Alonso: P6 possible in Austria with 'so much faster' Alpine

© XPB 

Fernando Alonso reckoned his spirited chase from behind in Austria could have earned him a top-six finish without a costly double pit-stop, so strong was the pace of his Alpine in the race.

Alonso was forced to launch his race from the back row of the grid at the Red Bull Ring following his retirement from Saturday's sprint event.

A long first stint on the hard tyre brought him into the top-ten, but his first pit stop set him all the way back to P18 from where he recovered once again to run as high as P5 during his second stint.

Unfortunately, a switch to the medium compound in the latter part of the race, during the Virtual Safety Car period, led to severe vibrations that compelled the Alpine driver to stop after just one lap for another tyre change.

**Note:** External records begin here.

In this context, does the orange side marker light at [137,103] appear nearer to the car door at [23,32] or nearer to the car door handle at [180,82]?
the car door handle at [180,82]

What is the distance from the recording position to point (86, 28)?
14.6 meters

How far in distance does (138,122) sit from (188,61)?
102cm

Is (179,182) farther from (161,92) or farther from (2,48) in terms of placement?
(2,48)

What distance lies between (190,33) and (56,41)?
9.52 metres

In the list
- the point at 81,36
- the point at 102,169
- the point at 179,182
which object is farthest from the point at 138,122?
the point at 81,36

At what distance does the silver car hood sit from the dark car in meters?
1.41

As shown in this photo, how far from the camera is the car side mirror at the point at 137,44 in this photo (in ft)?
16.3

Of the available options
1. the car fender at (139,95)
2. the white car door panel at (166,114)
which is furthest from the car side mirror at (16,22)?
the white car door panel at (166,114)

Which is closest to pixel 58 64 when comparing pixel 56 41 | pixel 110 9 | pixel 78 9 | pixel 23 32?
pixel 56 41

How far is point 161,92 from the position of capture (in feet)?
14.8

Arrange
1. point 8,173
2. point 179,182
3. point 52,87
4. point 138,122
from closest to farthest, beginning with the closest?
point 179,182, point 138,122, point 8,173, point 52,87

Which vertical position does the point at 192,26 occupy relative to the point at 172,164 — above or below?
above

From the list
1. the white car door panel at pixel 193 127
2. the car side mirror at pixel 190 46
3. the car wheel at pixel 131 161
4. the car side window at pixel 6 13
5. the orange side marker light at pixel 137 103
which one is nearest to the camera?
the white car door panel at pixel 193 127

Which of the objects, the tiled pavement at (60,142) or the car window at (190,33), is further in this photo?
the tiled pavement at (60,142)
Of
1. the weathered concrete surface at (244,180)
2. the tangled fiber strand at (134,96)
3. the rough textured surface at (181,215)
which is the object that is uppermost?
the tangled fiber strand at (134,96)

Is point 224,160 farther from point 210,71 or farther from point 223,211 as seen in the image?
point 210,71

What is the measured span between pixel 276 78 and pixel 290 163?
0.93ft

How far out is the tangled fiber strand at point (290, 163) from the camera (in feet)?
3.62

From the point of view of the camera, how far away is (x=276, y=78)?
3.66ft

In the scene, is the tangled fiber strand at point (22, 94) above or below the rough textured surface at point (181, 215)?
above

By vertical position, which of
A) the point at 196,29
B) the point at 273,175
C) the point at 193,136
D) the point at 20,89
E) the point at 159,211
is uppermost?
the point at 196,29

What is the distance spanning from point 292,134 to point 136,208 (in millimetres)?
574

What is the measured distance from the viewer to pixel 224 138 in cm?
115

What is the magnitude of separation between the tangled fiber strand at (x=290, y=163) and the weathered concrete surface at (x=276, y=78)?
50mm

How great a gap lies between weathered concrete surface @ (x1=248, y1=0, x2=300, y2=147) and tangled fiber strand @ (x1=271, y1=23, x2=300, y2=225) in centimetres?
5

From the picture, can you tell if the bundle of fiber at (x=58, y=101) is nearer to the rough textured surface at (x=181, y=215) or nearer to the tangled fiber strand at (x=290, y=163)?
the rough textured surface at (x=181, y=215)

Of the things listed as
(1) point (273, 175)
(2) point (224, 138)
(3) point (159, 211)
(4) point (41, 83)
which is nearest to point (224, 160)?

From P14, Alonso recovered to cross the checkered flag in 10th position, the Spaniard ruing his forced double-stop that deprived him of a better result.

"It was a tricky race, at the beginning we were all in a DRS train and that was quite difficult to overtake, but I felt so much faster than the cars around," he said.

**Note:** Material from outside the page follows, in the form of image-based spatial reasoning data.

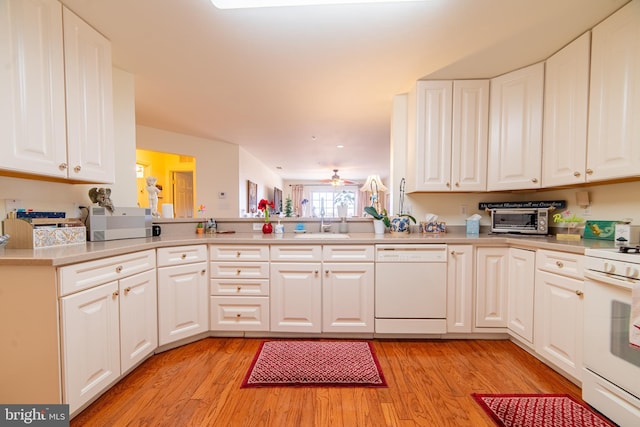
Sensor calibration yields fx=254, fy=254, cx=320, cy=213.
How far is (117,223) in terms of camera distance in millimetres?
1876

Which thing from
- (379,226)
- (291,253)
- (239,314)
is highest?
(379,226)

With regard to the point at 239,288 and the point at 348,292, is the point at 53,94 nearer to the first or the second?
the point at 239,288

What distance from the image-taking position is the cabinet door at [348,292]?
2.05 meters

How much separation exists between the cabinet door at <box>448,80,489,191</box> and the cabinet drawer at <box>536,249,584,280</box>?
767mm

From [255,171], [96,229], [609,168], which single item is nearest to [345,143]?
[255,171]

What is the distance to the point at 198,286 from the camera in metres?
2.02

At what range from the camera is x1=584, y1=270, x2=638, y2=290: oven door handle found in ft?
3.89

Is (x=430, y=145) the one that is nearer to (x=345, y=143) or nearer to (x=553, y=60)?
(x=553, y=60)

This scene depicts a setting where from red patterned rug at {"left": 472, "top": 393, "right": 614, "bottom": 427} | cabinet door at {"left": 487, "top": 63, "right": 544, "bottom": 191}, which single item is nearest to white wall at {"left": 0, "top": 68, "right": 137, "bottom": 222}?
red patterned rug at {"left": 472, "top": 393, "right": 614, "bottom": 427}

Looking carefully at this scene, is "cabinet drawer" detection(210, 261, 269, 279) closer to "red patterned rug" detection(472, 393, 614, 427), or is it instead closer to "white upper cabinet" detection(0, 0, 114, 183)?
"white upper cabinet" detection(0, 0, 114, 183)

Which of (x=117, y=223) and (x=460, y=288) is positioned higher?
(x=117, y=223)

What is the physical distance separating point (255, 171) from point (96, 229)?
4.30 m

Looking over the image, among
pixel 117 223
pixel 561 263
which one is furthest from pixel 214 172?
pixel 561 263

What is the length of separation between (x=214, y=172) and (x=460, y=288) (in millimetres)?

"In a way I'm very pleased and upbeat about the car performance today, because cars that we are fighting normally with, today they were really slow compared to our pace so that's a very good sign.

"Once they pitted, we had some free air and we maximised our strategy, hard-hard-medium.

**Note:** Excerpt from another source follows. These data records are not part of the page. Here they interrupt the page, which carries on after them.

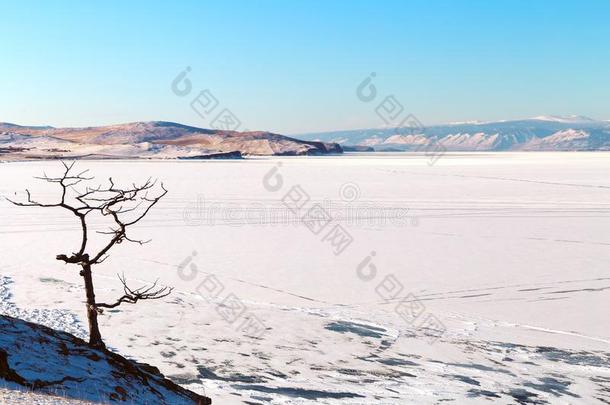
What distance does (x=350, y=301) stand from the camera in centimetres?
1303

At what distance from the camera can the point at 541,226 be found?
22.8m

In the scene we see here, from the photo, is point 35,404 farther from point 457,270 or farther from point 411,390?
point 457,270

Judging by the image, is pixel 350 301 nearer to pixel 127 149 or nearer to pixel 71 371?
pixel 71 371

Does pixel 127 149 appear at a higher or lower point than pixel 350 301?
higher

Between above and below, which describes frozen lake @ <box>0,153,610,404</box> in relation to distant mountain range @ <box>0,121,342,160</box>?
below

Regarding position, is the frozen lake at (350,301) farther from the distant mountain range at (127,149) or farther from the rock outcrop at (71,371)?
the distant mountain range at (127,149)

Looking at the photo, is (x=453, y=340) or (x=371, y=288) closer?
(x=453, y=340)

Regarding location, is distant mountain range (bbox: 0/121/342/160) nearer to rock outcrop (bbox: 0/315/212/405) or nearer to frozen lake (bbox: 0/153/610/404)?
frozen lake (bbox: 0/153/610/404)

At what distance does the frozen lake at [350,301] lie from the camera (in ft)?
29.3

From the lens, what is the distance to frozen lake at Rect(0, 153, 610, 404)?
8.93m

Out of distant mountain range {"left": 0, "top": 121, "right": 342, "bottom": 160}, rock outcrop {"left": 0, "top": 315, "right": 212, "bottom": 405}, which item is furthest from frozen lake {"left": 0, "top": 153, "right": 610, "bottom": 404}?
distant mountain range {"left": 0, "top": 121, "right": 342, "bottom": 160}

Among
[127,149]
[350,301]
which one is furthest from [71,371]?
[127,149]

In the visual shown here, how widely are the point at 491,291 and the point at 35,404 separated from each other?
35.5 ft

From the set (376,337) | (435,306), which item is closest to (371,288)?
(435,306)
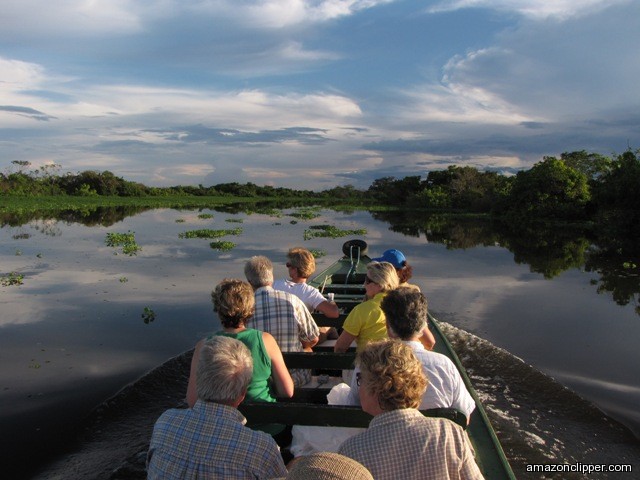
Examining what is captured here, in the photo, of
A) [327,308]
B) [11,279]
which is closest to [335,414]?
[327,308]

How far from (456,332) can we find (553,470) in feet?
14.9

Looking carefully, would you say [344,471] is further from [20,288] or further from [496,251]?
[496,251]

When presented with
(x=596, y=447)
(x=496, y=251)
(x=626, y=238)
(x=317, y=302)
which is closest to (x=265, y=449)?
(x=317, y=302)

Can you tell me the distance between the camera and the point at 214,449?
89.4 inches

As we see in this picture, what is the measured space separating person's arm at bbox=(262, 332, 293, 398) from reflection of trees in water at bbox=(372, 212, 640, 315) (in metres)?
11.7

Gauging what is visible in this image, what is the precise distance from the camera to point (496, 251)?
22.8 metres

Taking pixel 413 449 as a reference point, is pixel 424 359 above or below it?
above

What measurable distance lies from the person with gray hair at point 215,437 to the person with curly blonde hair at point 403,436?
1.38 feet

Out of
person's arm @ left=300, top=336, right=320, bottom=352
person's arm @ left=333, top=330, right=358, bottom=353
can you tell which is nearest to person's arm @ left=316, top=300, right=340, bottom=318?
person's arm @ left=300, top=336, right=320, bottom=352

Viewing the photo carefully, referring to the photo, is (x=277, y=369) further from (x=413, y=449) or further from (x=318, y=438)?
(x=413, y=449)

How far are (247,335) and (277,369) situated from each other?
0.45m

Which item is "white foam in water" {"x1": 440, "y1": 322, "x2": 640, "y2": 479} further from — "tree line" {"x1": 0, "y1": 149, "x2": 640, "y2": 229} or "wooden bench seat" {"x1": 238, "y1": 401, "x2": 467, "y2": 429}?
"tree line" {"x1": 0, "y1": 149, "x2": 640, "y2": 229}

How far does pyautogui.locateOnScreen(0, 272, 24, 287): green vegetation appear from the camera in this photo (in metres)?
12.6

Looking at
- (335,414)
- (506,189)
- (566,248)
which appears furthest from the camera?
(506,189)
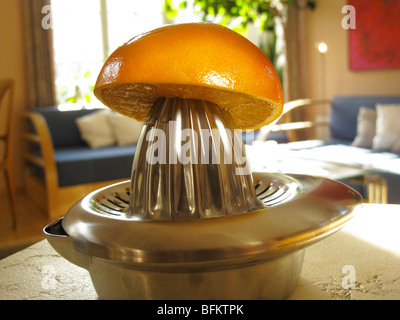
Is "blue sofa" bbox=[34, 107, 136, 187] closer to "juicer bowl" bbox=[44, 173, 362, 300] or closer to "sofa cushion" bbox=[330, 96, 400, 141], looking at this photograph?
"sofa cushion" bbox=[330, 96, 400, 141]

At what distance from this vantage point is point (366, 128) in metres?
3.99

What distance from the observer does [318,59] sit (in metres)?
5.60

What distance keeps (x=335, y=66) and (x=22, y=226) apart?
3.77 m

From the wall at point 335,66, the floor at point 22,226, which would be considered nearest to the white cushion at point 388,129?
the wall at point 335,66

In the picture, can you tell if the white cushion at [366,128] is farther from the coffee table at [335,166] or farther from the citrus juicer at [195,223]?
the citrus juicer at [195,223]

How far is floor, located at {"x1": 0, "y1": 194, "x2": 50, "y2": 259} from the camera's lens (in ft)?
9.36

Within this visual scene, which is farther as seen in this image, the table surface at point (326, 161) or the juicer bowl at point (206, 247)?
the table surface at point (326, 161)

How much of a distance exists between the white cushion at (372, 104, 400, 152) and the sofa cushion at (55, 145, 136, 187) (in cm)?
202

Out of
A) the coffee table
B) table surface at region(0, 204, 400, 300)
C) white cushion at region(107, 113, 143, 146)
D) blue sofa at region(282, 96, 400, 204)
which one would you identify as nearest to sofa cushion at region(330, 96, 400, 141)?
blue sofa at region(282, 96, 400, 204)

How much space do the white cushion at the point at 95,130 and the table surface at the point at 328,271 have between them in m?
3.57

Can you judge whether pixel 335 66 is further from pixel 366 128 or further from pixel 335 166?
pixel 335 166

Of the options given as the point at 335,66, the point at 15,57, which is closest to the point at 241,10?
the point at 335,66

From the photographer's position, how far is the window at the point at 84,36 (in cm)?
503

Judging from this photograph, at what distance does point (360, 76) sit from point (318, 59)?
728mm
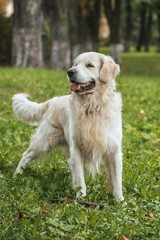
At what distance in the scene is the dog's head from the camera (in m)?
3.55

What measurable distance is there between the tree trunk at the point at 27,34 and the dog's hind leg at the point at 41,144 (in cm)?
1114

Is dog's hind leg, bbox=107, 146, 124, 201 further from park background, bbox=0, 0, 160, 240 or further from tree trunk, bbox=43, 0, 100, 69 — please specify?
tree trunk, bbox=43, 0, 100, 69

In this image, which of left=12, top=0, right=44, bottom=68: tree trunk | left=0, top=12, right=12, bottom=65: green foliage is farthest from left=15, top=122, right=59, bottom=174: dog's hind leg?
left=0, top=12, right=12, bottom=65: green foliage

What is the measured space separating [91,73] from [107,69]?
0.57 ft

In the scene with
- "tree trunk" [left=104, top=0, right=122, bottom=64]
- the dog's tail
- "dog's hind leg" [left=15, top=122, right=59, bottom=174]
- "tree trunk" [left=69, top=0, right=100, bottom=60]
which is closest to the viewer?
"dog's hind leg" [left=15, top=122, right=59, bottom=174]

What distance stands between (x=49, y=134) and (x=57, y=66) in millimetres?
12513

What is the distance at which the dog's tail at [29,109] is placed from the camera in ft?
14.8

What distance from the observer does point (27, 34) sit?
48.4 ft

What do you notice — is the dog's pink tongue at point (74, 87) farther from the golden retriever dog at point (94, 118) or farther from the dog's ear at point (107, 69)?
the dog's ear at point (107, 69)

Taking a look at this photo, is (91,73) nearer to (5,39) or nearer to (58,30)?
(58,30)

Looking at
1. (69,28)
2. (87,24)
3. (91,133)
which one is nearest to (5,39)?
(69,28)

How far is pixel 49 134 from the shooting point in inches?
165

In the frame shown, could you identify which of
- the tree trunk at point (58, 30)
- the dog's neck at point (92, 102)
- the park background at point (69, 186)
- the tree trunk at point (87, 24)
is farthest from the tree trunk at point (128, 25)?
the dog's neck at point (92, 102)

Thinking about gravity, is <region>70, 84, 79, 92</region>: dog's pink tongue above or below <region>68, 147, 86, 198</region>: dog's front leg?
above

"We pitted under the VSC and we were heading to P6, because I was just behind Lando [Norris] with new tyres doing 1m08s at the end, it was very easy to pass them.

"Maybe finishing just behind Esteban [was possible] which could be amazing for the team, fifth and sixth, especially starting last."

"I felt huge vibrations on the tyres immediately after the first sector so we decided to pit again," he said. "I exit P14, nine laps to go and I recovered to P10."

Alonso was put under investigation by the stewards as they suspected a potential unsafe release by his Alpine crew at his second stop and a loose left-front wheel.

However, team and driver were cleared after the race following the stewards' analysis of Alonso's pitstop which showed no issues with Alpine's execution of the tyre change.

The stewards concluded that the wheel had been properly fitted, the team had acted correctly, and that all the retention systems had worked as designed.

Alpine team boss Otmar Szfanuer suggested that a new wheel-locking system used by the Enstone squad may have been the source of the problem.

"I don't know what was causing the vibration yet," said Szafnauer. "But we came in, had a look around and we had a new set of mediums, which was good, and we changed to the new set of mediums, he went off and the vibration was gone.

"I don't know if it was wheel weights or what. We have a wheel mechanism where once it's tight, it's tight, it doesn't come off.

"It's a new thing for us, the FIA approved it. Tim Goss knows exactly how it works, and once the wheel is on it can't come off unless you take it off."